When we are able to see across all of a member’s medications—what we like to call the ‘full medicine cabinet’—regardless of whether claimed on the medical or pharmacy benefit, our team can act as a bridge across fragmented medication regimens prescribed by different providers. This enables us to play a role in closing gaps in preventative care and ensuring check-ups take place to resolve any complications and track lack of progress sooner.

Our clinical interventions (see examples here) can drive up to 20% in indirect savings (i.e., savings on the medical side); that’s a huge lost opportunity when the medical and pharmacy experiences and benefits don’t integrate effectively. One example is diabetes patients on statins. For these members, increased statins adherence creates a savings of $220 per member per year. While that’s an attractive savings figure for a plan sponsor, especially in light of a large diabetes population, adherence-driven savings for more complex and less common diseases like autoimmune diseases (e.g., Rheumatoid Arthritis) can be in the thousands of dollars.

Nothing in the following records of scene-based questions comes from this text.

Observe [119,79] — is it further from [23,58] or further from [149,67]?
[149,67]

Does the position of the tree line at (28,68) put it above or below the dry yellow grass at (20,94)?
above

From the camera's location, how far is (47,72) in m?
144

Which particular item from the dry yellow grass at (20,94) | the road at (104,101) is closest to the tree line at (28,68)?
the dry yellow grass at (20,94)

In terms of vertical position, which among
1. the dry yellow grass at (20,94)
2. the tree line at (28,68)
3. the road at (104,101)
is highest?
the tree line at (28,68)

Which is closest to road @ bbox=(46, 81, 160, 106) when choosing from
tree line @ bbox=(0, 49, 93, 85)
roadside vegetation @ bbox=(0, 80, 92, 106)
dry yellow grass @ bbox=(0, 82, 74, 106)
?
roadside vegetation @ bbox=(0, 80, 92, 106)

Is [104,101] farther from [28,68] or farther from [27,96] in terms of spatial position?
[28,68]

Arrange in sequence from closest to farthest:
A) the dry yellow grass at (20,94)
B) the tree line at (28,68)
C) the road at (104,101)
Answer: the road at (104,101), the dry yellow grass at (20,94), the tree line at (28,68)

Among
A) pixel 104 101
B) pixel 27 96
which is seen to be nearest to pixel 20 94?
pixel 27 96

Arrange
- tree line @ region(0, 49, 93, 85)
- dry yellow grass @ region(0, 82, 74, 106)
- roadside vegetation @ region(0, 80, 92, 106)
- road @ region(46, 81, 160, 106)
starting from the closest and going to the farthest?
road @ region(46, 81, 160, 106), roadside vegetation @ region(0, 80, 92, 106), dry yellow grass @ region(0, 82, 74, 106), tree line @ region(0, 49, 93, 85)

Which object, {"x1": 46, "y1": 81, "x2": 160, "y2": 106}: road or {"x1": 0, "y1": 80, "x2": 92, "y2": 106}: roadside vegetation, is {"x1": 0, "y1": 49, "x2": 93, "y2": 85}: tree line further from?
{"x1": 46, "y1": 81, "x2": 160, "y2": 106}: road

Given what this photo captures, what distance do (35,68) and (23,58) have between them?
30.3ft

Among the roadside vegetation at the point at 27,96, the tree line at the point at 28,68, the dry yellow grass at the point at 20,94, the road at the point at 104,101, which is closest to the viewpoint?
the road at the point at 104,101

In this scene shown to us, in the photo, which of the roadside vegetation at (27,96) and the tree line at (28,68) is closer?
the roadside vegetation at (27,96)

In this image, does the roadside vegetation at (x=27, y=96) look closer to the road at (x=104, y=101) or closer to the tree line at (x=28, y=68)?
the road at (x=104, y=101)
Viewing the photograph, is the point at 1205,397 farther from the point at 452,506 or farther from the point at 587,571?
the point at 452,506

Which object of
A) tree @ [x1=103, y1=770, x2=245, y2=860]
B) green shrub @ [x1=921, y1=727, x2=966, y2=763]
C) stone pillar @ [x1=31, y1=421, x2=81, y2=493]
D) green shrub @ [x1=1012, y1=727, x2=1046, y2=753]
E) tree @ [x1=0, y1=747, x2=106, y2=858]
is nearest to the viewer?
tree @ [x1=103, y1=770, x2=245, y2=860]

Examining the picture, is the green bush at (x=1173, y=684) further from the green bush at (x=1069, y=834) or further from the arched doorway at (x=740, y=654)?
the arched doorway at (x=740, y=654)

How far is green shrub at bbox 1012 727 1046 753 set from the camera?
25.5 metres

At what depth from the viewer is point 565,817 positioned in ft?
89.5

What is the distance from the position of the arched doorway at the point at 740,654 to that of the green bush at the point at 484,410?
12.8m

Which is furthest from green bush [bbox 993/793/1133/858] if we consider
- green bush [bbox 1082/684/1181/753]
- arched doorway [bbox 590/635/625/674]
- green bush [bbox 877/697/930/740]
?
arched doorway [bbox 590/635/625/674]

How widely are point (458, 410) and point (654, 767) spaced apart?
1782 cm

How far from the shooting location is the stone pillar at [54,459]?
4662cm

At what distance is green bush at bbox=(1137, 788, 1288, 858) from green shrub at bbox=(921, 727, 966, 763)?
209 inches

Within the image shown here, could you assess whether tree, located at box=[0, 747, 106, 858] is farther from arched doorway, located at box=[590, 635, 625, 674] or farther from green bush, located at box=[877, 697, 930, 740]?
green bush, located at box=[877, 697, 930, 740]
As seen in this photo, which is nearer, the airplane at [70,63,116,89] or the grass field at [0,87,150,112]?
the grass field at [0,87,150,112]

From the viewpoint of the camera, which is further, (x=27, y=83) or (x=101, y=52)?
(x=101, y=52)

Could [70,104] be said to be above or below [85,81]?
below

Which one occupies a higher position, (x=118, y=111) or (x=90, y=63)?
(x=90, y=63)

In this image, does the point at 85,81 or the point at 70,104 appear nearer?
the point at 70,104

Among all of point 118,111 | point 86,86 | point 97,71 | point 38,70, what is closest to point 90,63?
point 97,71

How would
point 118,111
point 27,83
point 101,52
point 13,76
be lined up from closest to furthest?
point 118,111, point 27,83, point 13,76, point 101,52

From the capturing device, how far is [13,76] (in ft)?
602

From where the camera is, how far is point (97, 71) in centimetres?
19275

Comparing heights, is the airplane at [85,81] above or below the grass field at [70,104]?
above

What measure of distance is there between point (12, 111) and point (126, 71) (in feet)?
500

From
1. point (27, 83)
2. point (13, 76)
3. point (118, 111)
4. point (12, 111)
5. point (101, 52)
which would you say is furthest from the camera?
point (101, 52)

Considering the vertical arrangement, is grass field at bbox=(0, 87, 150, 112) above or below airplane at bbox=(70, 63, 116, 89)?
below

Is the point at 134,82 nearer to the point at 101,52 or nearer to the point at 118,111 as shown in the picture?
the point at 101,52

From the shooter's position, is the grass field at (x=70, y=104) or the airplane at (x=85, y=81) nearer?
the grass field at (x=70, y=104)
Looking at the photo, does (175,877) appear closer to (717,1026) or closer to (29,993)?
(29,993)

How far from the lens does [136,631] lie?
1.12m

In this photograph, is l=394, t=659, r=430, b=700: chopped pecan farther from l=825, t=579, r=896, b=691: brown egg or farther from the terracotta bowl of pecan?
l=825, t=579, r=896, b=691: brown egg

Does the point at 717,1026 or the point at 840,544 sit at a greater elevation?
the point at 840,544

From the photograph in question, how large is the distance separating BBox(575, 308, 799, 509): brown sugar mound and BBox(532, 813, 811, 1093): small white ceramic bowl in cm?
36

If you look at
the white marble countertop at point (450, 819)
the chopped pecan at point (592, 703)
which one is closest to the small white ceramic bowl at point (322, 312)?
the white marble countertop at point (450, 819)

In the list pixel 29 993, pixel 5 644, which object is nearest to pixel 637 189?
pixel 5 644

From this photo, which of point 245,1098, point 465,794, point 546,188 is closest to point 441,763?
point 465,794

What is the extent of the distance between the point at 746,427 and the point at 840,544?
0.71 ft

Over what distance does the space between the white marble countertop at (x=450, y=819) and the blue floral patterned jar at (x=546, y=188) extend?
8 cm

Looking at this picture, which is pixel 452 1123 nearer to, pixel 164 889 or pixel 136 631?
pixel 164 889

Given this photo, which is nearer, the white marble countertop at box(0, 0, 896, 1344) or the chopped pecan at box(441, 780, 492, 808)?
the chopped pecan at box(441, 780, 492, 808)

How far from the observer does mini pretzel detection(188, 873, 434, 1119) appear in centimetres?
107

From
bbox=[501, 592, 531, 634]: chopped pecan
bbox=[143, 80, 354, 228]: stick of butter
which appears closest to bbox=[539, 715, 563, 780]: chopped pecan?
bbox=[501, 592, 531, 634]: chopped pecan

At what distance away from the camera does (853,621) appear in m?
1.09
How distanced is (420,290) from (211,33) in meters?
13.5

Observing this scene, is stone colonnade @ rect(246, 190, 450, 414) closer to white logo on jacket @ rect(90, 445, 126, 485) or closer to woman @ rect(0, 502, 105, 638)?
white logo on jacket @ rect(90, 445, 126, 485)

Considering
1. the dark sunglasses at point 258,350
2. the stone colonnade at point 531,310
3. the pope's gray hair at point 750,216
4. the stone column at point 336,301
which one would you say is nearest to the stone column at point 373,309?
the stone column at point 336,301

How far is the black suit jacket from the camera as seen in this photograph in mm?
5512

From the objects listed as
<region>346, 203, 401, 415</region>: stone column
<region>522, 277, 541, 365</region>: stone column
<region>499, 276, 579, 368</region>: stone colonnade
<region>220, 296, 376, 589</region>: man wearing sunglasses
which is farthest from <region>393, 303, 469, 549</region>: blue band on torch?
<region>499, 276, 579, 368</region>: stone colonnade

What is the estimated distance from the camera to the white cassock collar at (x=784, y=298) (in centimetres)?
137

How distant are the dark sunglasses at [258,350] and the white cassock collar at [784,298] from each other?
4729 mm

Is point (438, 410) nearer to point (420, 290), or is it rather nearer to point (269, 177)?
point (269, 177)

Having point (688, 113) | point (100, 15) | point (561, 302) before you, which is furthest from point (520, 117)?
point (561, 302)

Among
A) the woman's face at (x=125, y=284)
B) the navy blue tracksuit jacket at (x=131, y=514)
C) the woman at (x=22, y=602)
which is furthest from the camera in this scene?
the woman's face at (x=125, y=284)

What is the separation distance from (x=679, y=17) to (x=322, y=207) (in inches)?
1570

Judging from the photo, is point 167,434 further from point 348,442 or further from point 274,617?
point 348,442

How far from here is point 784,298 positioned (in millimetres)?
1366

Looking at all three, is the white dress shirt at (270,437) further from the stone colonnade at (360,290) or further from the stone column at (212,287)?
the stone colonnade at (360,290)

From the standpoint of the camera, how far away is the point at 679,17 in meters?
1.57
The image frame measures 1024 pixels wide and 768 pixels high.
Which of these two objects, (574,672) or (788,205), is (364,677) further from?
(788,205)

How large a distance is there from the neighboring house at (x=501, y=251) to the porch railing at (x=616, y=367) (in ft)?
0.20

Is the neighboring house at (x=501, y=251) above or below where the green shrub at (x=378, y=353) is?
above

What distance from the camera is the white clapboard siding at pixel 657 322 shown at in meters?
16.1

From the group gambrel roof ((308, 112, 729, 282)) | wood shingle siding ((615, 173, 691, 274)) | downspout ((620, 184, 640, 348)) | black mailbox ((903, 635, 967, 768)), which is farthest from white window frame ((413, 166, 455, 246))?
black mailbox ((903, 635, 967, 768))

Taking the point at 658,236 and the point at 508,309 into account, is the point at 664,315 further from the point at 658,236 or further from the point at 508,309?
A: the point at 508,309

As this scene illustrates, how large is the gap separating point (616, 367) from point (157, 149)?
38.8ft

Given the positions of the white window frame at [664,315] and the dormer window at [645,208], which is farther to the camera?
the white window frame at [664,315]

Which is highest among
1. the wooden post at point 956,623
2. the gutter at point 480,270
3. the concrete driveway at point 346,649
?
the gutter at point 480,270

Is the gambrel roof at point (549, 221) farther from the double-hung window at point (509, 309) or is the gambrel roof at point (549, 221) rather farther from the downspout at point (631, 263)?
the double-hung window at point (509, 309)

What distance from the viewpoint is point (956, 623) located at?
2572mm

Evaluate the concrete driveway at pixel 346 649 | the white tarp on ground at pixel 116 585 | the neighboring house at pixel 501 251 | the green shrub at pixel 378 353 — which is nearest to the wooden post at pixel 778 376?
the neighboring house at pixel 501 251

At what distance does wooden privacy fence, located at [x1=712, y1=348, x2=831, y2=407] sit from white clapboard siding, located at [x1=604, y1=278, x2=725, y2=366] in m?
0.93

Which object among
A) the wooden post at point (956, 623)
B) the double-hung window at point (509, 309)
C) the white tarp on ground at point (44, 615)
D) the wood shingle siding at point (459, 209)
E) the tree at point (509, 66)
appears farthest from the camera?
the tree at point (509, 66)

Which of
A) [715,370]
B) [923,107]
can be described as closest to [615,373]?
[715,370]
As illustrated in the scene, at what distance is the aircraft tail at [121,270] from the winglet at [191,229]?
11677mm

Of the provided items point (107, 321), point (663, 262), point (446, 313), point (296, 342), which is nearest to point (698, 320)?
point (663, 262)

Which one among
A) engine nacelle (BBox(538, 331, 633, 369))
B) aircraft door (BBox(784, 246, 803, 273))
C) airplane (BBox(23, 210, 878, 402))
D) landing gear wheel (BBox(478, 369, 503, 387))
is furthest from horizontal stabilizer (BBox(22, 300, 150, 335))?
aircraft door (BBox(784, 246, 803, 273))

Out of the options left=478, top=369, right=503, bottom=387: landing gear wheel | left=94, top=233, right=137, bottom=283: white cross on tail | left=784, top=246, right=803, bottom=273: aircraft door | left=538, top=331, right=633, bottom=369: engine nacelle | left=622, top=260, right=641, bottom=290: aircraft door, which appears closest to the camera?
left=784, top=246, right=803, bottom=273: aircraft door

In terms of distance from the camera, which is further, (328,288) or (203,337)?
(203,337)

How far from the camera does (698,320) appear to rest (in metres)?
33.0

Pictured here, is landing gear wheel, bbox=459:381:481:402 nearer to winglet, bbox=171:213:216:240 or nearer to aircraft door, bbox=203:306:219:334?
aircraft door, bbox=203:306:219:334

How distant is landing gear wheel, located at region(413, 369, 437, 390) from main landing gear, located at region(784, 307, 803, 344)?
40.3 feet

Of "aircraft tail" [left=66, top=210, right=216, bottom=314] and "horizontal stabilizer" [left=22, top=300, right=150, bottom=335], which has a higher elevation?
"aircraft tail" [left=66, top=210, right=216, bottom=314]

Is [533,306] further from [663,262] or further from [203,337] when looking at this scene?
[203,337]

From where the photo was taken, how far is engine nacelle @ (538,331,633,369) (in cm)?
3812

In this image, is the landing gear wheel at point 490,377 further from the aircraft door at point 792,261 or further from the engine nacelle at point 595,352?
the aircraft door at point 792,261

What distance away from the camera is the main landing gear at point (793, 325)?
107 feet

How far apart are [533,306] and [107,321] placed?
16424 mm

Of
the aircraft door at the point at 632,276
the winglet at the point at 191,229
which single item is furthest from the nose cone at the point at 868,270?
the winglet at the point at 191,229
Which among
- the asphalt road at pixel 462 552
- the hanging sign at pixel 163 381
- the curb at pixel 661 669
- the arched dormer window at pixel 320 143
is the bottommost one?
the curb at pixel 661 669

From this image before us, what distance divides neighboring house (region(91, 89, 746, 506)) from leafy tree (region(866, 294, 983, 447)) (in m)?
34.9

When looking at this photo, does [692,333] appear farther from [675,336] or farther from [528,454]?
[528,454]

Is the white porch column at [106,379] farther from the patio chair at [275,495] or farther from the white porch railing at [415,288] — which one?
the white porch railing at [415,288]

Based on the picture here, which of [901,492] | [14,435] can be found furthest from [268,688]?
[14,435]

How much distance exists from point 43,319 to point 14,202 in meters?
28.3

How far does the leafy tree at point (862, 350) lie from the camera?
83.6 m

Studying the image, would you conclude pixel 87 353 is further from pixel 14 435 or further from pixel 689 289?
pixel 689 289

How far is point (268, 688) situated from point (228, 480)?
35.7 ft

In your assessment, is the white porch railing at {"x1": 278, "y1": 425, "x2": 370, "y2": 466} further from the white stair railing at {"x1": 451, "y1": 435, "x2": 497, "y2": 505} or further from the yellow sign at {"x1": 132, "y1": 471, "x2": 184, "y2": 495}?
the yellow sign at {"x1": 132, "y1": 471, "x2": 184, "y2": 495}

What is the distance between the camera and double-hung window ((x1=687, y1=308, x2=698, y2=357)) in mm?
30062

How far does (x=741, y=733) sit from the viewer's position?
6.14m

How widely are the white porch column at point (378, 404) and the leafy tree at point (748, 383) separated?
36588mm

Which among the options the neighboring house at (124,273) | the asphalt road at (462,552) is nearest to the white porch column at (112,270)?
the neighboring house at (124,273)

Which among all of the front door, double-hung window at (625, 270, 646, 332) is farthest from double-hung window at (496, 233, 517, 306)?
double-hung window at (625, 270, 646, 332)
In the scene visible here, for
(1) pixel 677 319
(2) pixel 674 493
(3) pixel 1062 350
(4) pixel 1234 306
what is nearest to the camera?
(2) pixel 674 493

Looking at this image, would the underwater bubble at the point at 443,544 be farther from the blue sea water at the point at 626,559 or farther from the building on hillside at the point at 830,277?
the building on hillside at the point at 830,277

In both examples, the diagnostic information lives in the medical data, but adherence—or lack thereof—is visible on the pharmacy data. Using visibility into the medical data, we can intervene via the pharmacy benefit with medication-focused guidance to improve adherence, resulting in a lower cost of care for the plan sponsor. It’s a win-win for the member and their employer.

Let’s consider a few more examples, especially in context of our TPA partnerships:

  1. In coordination with a TPA partner’s ER- and surgery-related solutions, we can perform post-ER / hospitalization medication review with a specific focus on opioid / pain management.

  2. If a member visits an ER for a condition that is highly-manageable with medication (e.g. asthma), then can follow up to discuss maintenance medication adherence to avoid flare ups.

  3. For members diagnosed with chronic conditions or high risk factors including diabetes, migraine, autoimmune disease, asthma/COPD, chronic kidney disease, and smoking, we can collaborate with the TPA to optimize medication use and improve outcomes.

  4. If we identify a lower cost site of administration for specialty drugs on the medical benefit, then we can work with the TPA to shift the site of administration.

  5. If we identify duplicate medical and pharmacy benefit billing, then we can resolve the redundancy.

Integrating across all medical and pharmacy data enables us to do our job better, but it also helps our partners and clients far beyond pharmacy savings too. This should be the nature of any good partnership: together we become better than our separate parts at impacting our clients’ and members’ experiences.